Zadania ▸
[A] Jaką wiadomość otrzymała Olivia przez telefon w połowie treningu w opowiadaniu o niej i Marcu?
[B] Kontynuuj opowiadanie o Olivii Gale i Marcu, zaczynając od momentu po ostatnim zamieszczonym zdaniu.

##### Fragment tekstu

Oddział ratunkowy DpyVgeN
Oddział ratunkowy FhMiHSP


 

Oddział ratunkowy

Admin
Admin
Admin
Oddział ratunkowy Sro 03 Cze 2020, 11:09

Olivia Gale
Olivia Gale
Re: Oddział ratunkowy Wto 22 Cze 2021, 22:38

- 6 -

Minęły już trzy miesiące od niezłej imprezy z Marciem, a ona wciąż nie była pewna. Czy mężczyzna coś do niej czuł? Tak by wiele rzeczy wskazywało, ale sama nie miała pewności. Kilkukrotnie starała się coś zasugerować, coby może go ośmielić, ale on albo to zignorował albo nie wyłapał w tym podtekstu. Czy coś do niego czuła? Tak. Przez ten czas zdążyła to wszystko sobie poukładać i zrozumieć, że jest w nim zakochana. Mówimy jednak o Gale, która za nic w świecie nie wykona pierwszego ruchu. W tym momencie mogła się z tego wycofać i wiedziała, że jeśli zrobiłaby sobie dłuższą przerwę od niego albo zmusiła się do relacji z kimś innym, to w końcu uczucia by minęły i mogliby być nadal przyjaciółmi. Nie chciała tego jednak robić, póki nie miała pewności w jakimkolwiek kierunku. Czy się doczeka?
Olivia miała dzisiaj umówiony trening i choć trochę martwiła się o Deverilla, to wiedziała, że jest doświadczony i poradzi sobie na misji. W połowie treningu dostała jednak telefon, że Marc jest w szpitalu. Jak strzała wybiegła nie tłumacząc się w ogóle swojemu trenerowi. Cudem w biegu złapała swoje rzeczy i właściwie kilka minut później była już na miejscu. Tuż po wejściu do szpitala oparła się o ścianę i uspokoiła nieco oddech oraz nerwy. Otarła też oczy od napływających łez, bo oczywiście nie powiedziano jej przez telefon nic. Gdy tak jednak się uspokajała, usłyszała tuż za rogiem swoje imię, więc siłą rzeczy zaczęła się przysłuchiwać.

##########
##### Zapisane rekordy

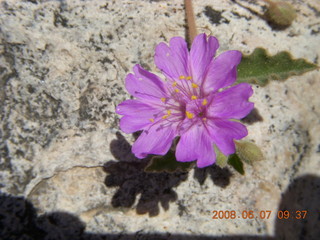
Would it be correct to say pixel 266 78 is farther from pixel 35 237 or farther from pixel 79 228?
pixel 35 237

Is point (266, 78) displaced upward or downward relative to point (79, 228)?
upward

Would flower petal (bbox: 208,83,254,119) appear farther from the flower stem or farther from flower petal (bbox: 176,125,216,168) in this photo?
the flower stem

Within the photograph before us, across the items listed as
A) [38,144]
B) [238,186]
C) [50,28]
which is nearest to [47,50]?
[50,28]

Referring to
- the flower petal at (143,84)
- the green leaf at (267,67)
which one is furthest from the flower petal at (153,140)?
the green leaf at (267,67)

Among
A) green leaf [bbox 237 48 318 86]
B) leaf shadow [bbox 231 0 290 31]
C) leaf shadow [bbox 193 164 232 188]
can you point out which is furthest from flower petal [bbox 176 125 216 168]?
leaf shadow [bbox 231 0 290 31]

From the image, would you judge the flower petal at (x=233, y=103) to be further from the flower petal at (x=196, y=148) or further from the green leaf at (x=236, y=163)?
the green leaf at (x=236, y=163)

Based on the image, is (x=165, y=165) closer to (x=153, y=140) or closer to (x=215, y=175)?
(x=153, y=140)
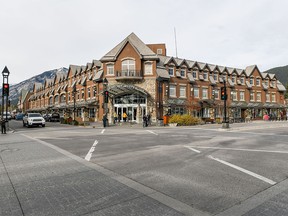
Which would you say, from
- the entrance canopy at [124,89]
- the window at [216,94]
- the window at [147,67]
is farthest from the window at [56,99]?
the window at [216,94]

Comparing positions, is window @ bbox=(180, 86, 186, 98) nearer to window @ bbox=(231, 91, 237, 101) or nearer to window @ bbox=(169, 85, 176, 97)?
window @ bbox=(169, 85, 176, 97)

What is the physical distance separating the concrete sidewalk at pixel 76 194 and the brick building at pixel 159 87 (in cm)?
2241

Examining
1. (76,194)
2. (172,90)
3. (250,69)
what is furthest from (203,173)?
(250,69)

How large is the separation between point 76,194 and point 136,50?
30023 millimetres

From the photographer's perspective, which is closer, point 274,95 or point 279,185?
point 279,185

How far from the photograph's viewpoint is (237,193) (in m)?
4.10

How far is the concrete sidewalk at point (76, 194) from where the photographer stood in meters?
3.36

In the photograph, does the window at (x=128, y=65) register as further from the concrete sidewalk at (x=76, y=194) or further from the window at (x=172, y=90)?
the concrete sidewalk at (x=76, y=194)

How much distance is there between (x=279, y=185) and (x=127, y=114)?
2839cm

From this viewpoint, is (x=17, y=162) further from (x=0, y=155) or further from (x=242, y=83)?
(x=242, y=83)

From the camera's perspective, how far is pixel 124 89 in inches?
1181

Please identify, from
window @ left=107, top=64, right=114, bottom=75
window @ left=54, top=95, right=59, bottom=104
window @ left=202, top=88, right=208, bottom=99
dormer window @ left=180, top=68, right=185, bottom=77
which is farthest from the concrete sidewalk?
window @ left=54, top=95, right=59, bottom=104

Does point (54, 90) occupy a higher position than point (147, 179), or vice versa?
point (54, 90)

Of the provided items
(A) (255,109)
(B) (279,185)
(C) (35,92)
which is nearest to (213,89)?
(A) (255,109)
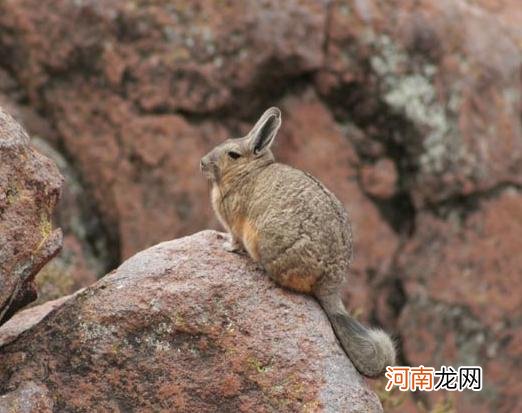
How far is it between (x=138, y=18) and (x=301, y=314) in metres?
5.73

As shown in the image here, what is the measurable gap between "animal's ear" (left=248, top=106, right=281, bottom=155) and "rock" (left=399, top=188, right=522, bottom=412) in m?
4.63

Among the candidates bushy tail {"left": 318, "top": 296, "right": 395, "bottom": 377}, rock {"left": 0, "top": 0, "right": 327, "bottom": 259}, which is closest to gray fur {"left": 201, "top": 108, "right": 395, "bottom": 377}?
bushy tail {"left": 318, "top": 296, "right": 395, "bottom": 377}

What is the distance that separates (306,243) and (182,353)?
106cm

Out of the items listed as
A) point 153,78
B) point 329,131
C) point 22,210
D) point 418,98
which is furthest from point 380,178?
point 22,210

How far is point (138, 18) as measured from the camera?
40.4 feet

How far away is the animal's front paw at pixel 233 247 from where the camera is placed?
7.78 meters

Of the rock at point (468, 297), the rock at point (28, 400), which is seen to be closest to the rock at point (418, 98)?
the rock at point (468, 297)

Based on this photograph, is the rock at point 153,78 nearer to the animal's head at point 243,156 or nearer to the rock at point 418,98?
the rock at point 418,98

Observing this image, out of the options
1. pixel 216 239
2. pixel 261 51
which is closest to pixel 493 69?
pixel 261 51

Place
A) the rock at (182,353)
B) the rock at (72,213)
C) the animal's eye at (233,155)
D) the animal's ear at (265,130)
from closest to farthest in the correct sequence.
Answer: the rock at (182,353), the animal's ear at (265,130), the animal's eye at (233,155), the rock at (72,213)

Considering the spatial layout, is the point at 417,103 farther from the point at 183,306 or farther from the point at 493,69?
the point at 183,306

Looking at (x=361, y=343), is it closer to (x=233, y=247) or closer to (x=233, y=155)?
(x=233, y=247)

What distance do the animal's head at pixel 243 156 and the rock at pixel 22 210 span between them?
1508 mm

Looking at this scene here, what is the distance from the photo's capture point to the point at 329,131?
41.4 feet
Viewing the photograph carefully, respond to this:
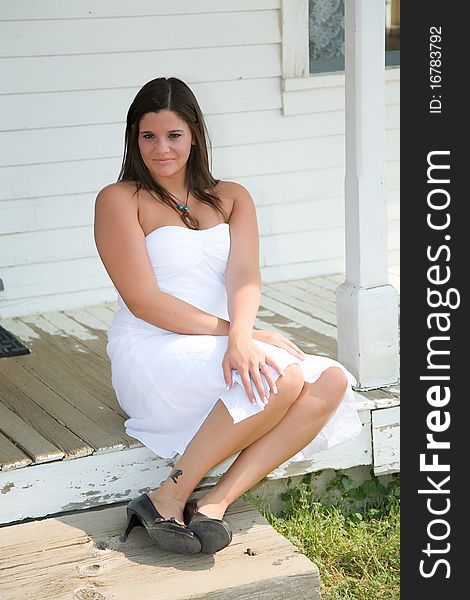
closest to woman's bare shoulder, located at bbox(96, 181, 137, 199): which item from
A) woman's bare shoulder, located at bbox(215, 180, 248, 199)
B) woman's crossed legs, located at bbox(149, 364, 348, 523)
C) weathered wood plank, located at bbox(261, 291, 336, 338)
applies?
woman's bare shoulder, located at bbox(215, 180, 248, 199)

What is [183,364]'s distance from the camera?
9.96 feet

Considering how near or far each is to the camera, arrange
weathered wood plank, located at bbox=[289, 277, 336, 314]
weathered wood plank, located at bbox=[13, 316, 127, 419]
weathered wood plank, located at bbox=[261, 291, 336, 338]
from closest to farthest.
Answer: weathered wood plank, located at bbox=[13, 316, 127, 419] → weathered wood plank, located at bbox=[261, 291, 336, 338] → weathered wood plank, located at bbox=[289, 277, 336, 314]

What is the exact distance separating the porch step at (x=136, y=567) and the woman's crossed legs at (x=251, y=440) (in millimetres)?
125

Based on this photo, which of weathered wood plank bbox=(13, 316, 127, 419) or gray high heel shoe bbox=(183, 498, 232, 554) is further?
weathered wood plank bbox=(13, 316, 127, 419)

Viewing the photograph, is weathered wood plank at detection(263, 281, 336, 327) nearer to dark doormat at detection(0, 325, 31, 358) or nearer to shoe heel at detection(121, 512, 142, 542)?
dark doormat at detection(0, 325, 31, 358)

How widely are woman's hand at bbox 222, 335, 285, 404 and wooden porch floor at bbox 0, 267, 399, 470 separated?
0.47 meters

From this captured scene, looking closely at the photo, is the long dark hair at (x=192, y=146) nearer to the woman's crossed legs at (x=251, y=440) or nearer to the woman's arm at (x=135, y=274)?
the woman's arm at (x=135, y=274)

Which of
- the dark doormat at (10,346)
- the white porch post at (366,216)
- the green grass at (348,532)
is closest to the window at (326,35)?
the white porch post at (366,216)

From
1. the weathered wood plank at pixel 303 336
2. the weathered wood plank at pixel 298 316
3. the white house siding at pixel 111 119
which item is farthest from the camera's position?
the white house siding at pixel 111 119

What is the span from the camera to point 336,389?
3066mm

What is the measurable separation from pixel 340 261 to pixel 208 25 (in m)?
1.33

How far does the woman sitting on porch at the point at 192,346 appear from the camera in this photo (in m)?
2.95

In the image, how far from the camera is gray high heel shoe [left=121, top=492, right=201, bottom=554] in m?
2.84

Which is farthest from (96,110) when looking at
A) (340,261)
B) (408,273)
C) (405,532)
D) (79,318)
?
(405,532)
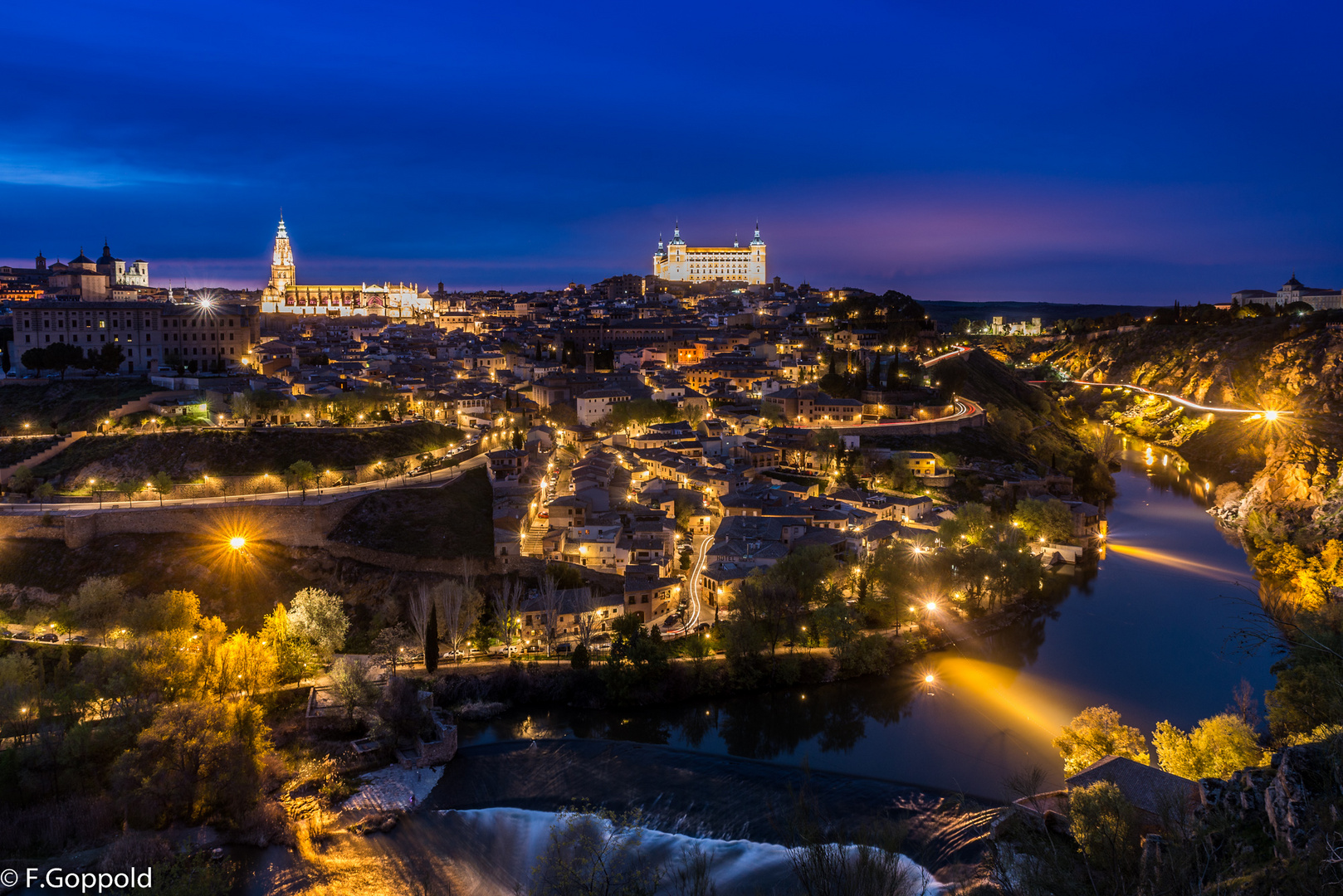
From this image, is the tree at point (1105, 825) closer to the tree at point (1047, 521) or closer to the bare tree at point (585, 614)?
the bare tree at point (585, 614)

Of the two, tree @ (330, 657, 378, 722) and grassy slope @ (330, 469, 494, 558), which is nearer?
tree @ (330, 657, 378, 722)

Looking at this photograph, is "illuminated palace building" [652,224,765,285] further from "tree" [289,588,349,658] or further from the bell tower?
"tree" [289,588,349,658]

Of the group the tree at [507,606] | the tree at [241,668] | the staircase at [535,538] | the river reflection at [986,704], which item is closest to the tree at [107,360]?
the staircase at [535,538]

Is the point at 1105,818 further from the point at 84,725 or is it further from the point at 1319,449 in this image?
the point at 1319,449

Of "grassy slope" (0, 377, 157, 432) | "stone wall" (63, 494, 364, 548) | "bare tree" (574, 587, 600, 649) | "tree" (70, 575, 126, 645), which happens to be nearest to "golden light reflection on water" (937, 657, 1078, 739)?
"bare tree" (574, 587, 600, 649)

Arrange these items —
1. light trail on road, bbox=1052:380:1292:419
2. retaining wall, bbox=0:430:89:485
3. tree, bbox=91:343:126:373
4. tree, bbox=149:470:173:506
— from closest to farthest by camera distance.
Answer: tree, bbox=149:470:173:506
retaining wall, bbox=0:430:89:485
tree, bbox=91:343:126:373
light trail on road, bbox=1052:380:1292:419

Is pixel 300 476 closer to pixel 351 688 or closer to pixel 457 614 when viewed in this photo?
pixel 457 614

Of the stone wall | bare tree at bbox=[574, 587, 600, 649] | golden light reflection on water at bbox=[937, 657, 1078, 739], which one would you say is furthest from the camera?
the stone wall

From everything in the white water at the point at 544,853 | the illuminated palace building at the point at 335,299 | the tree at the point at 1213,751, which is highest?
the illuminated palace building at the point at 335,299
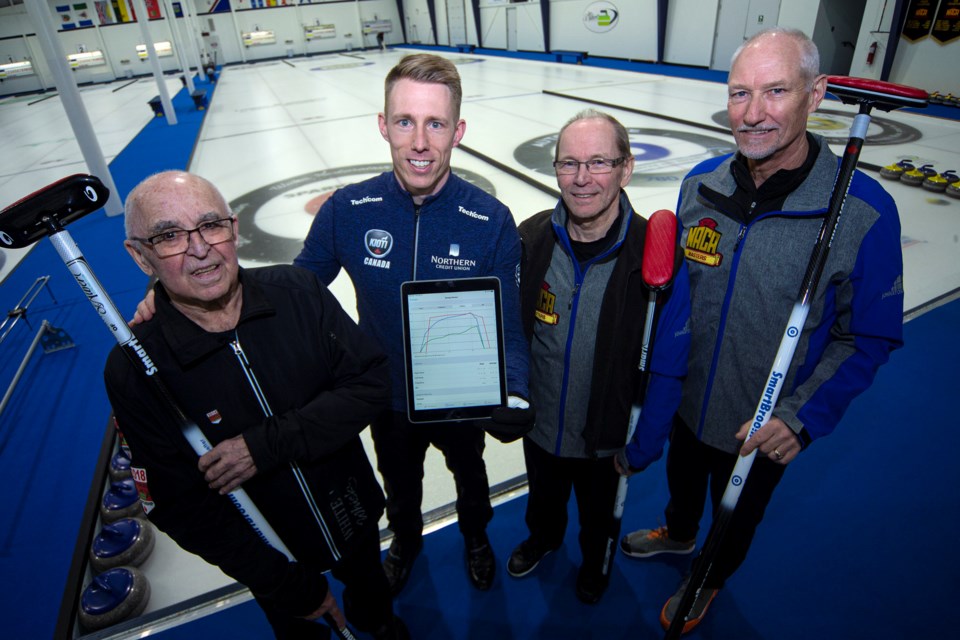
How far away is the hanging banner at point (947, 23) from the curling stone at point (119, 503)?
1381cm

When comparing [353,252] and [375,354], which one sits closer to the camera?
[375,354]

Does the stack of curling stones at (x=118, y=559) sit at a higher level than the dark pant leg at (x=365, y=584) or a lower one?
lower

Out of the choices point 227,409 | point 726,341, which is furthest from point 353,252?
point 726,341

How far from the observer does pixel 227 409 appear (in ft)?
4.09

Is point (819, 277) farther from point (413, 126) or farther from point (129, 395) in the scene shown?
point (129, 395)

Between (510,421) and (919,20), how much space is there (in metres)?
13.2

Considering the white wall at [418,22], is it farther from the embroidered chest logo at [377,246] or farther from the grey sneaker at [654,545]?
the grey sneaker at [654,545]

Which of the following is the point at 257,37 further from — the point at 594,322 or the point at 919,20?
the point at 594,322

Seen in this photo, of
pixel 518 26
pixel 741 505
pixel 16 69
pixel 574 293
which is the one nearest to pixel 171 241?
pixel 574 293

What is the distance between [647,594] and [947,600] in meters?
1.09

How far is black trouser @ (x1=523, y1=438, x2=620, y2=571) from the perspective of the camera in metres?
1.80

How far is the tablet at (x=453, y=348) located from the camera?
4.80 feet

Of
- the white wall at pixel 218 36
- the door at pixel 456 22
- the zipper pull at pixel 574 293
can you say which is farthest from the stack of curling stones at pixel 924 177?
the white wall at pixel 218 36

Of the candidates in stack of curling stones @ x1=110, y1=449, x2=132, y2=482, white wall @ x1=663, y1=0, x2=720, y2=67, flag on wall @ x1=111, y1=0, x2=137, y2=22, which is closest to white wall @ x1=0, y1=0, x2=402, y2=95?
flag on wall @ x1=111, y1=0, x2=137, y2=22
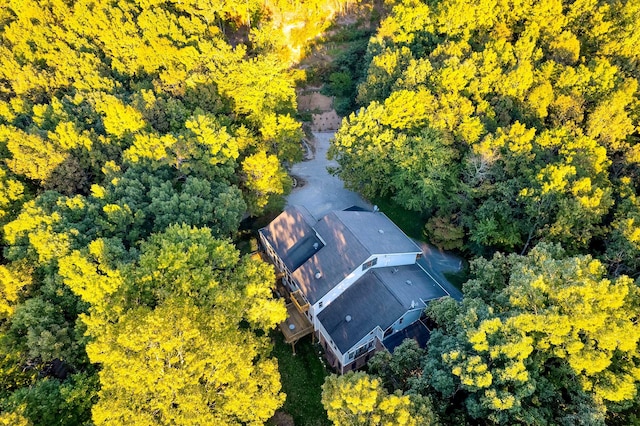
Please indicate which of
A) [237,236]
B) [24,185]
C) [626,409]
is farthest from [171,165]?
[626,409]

##########

Odpowiedzi do zadań ▸
[A] Że Marc jest w szpitalu.

[B]
Kopara jej opadła, gdy usłyszała rozmowę między dwoma mężczyznami, ale przynajmniej miała potwierdzenie, którego chciała, tak? Poczekała jeszcze chwilę, gdy temat mężczyzn zboczył z kursu i wyszła do nich. Chwilę później siedziała już przy Marcu, który na szczęście nie umierał, osłaniając ich z każdej strony kotarą dla jakiejkolwiek prywatności. Chwyciła jego dłoń siadając w fotelu i mruczała coś pod nosem, że ma zaraz się budzić i żyć, bo jak umrze, to ona go zabije.
Marc Deverill
Marc Deverill
Re: Oddział ratunkowy Sro 23 Cze 2021, 23:33

Marc z racji swoich obowiązków, musiał w końcu opuścić obóz i udać się na jakąś dłuższą misję. Tym bardziej, że poważna grupa herosów była w Tartarze i potrzeba było nowych rąk do pracy. Słysząc przypadkiem o domniemanym angażu Gale, która w oczach władz obozowych wydawała się być "gotowa do wzięcia udziału w poważnej misji", zaoferował samego siebie, byleby tylko oszczędzić Gale kłopotów. Nic jej co prawda o tym nie wspomniał, ale przecież nie musiał jej mówić o wszystkim. Także nie musiał mówić o tym, że zmanipulował za pomocą swoich zdolności osoby, które początkowo nie chciały się na to zgodzić. Ostatecznie to on został wytypowany do zadania poza obozem, a Olivia mogła skupić się na dalszym treningu.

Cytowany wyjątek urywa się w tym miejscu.